# Instructions to follow
Return exactly the lines of the records below, starting at the line that contains "Tanzania, site M02, 2013-07-15" and ending at the line that contains "United States, site sanjuan_2014_Unit186_Ivan110.", with both of those lines kept.

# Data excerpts

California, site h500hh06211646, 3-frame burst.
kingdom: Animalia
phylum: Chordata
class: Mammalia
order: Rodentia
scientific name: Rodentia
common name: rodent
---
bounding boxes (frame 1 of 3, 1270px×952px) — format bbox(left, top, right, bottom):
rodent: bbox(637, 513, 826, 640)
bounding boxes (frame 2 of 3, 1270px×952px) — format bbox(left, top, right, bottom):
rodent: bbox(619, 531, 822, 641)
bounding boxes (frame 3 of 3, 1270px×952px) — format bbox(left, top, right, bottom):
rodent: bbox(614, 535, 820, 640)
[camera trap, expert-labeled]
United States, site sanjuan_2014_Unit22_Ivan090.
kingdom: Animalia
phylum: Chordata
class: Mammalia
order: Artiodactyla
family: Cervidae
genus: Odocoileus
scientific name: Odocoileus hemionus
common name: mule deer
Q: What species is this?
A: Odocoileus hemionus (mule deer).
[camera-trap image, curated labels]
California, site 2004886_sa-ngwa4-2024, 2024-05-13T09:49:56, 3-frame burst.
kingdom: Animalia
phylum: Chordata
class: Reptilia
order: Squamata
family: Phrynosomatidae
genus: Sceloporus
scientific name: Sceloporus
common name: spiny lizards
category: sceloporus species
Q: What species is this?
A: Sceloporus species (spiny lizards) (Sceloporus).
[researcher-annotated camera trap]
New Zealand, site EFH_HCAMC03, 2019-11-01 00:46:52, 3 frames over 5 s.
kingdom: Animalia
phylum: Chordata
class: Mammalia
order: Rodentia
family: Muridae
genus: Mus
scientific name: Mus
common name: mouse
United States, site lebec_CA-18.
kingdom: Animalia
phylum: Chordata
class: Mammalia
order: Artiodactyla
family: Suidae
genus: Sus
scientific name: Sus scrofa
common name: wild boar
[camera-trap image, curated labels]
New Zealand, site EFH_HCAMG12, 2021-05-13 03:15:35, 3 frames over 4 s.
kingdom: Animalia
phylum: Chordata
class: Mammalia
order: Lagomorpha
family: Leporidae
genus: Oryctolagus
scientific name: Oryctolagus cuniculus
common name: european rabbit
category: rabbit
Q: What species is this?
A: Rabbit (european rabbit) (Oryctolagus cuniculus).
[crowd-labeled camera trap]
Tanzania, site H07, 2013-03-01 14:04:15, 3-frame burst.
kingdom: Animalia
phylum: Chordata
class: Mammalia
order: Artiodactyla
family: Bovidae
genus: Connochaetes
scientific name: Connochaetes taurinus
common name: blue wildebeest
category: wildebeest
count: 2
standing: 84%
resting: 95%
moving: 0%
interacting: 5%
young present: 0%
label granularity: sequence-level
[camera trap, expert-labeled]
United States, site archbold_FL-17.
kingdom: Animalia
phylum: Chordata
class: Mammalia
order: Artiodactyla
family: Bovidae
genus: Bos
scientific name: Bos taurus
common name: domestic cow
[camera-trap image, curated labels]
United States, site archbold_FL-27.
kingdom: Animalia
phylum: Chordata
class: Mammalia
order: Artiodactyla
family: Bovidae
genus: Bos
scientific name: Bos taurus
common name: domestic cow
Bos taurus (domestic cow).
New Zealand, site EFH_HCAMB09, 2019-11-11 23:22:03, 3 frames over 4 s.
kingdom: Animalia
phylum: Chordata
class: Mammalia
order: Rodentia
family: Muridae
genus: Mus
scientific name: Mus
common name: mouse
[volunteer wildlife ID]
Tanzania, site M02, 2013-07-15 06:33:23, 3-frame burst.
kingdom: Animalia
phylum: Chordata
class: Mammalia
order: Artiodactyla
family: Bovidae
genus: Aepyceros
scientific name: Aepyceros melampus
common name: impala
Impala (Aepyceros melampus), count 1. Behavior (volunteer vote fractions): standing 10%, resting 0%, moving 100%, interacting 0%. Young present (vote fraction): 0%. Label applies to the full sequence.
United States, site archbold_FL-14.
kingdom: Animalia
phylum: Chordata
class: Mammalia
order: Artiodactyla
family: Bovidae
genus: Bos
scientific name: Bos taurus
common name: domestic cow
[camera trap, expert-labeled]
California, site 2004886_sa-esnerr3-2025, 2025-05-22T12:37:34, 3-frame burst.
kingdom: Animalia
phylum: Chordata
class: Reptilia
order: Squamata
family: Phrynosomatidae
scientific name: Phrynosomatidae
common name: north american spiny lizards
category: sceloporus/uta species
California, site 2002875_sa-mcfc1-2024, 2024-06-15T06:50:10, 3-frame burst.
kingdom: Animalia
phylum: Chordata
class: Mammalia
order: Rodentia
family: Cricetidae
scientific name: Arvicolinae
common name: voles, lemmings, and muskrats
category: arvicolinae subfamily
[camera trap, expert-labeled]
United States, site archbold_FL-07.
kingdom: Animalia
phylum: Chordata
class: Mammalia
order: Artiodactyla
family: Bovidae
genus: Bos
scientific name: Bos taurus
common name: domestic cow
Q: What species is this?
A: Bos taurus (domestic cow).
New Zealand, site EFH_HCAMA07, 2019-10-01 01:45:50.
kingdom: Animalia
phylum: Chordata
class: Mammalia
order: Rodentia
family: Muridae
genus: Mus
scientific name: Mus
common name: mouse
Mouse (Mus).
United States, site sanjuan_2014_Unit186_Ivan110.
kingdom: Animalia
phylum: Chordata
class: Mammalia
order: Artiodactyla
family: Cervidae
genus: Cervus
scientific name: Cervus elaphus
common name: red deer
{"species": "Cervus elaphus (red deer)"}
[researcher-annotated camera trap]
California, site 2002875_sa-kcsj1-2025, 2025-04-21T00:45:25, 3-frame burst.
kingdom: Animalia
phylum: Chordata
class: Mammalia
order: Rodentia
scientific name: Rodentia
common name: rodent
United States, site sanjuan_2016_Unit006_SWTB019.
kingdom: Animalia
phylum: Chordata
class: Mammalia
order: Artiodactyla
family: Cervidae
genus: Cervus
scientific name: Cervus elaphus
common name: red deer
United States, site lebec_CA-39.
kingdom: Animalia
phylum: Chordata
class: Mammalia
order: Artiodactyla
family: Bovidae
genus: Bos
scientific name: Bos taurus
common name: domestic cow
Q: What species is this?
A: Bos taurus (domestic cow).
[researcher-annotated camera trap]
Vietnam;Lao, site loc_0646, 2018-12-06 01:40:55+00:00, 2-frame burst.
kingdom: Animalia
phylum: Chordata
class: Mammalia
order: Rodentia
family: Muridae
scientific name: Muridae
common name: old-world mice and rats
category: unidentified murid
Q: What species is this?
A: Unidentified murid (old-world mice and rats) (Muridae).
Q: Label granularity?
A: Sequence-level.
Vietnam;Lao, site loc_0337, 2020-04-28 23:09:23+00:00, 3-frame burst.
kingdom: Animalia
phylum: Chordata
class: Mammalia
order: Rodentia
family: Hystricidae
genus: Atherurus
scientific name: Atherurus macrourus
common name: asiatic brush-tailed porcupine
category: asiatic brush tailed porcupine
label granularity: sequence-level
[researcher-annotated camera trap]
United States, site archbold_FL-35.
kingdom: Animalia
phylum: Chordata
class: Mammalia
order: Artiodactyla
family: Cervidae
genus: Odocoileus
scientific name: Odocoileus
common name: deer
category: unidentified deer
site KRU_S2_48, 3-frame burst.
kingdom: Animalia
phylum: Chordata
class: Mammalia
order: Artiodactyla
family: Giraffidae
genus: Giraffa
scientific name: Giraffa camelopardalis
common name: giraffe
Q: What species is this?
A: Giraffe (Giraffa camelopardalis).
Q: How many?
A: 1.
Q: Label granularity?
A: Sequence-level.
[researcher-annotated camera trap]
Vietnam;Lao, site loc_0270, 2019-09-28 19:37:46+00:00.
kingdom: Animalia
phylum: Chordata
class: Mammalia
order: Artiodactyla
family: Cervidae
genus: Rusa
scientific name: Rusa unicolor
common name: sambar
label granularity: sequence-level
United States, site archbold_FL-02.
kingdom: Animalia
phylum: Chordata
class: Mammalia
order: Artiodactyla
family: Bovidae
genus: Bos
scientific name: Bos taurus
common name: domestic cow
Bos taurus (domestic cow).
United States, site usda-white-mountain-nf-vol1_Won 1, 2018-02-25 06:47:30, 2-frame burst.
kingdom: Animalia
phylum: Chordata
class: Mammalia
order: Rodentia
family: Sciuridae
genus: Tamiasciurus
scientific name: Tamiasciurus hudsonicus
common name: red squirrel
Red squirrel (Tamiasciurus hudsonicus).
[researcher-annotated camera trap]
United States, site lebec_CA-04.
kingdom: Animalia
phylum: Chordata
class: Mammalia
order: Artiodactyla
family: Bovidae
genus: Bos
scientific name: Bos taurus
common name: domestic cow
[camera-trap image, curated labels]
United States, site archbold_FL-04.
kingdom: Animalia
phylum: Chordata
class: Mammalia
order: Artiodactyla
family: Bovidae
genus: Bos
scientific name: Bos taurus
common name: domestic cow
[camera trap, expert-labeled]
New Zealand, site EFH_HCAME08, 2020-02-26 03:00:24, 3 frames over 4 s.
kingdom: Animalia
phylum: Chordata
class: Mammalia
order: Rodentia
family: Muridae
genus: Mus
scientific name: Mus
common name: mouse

# Response for this exercise
Tanzania, site M02, 2013-07-15 06:33:23, 3-frame burst.
kingdom: Animalia
phylum: Chordata
class: Mammalia
order: Artiodactyla
family: Bovidae
genus: Aepyceros
scientific name: Aepyceros melampus
common name: impala
Impala (Aepyceros melampus), count 1. Behavior (volunteer vote fractions): standing 10%, resting 0%, moving 100%, interacting 0%. Young present (vote fraction): 0%. Label applies to the full sequence.
United States, site archbold_FL-14.
kingdom: Animalia
phylum: Chordata
class: Mammalia
order: Artiodactyla
family: Bovidae
genus: Bos
scientific name: Bos taurus
common name: domestic cow
[camera trap, expert-labeled]
California, site 2004886_sa-esnerr3-2025, 2025-05-22T12:37:34, 3-frame burst.
kingdom: Animalia
phylum: Chordata
class: Reptilia
order: Squamata
family: Phrynosomatidae
scientific name: Phrynosomatidae
common name: north american spiny lizards
category: sceloporus/uta species
California, site 2002875_sa-mcfc1-2024, 2024-06-15T06:50:10, 3-frame burst.
kingdom: Animalia
phylum: Chordata
class: Mammalia
order: Rodentia
family: Cricetidae
scientific name: Arvicolinae
common name: voles, lemmings, and muskrats
category: arvicolinae subfamily
[camera trap, expert-labeled]
United States, site archbold_FL-07.
kingdom: Animalia
phylum: Chordata
class: Mammalia
order: Artiodactyla
family: Bovidae
genus: Bos
scientific name: Bos taurus
common name: domestic cow
Q: What species is this?
A: Bos taurus (domestic cow).
New Zealand, site EFH_HCAMA07, 2019-10-01 01:45:50.
kingdom: Animalia
phylum: Chordata
class: Mammalia
order: Rodentia
family: Muridae
genus: Mus
scientific name: Mus
common name: mouse
Mouse (Mus).
United States, site sanjuan_2014_Unit186_Ivan110.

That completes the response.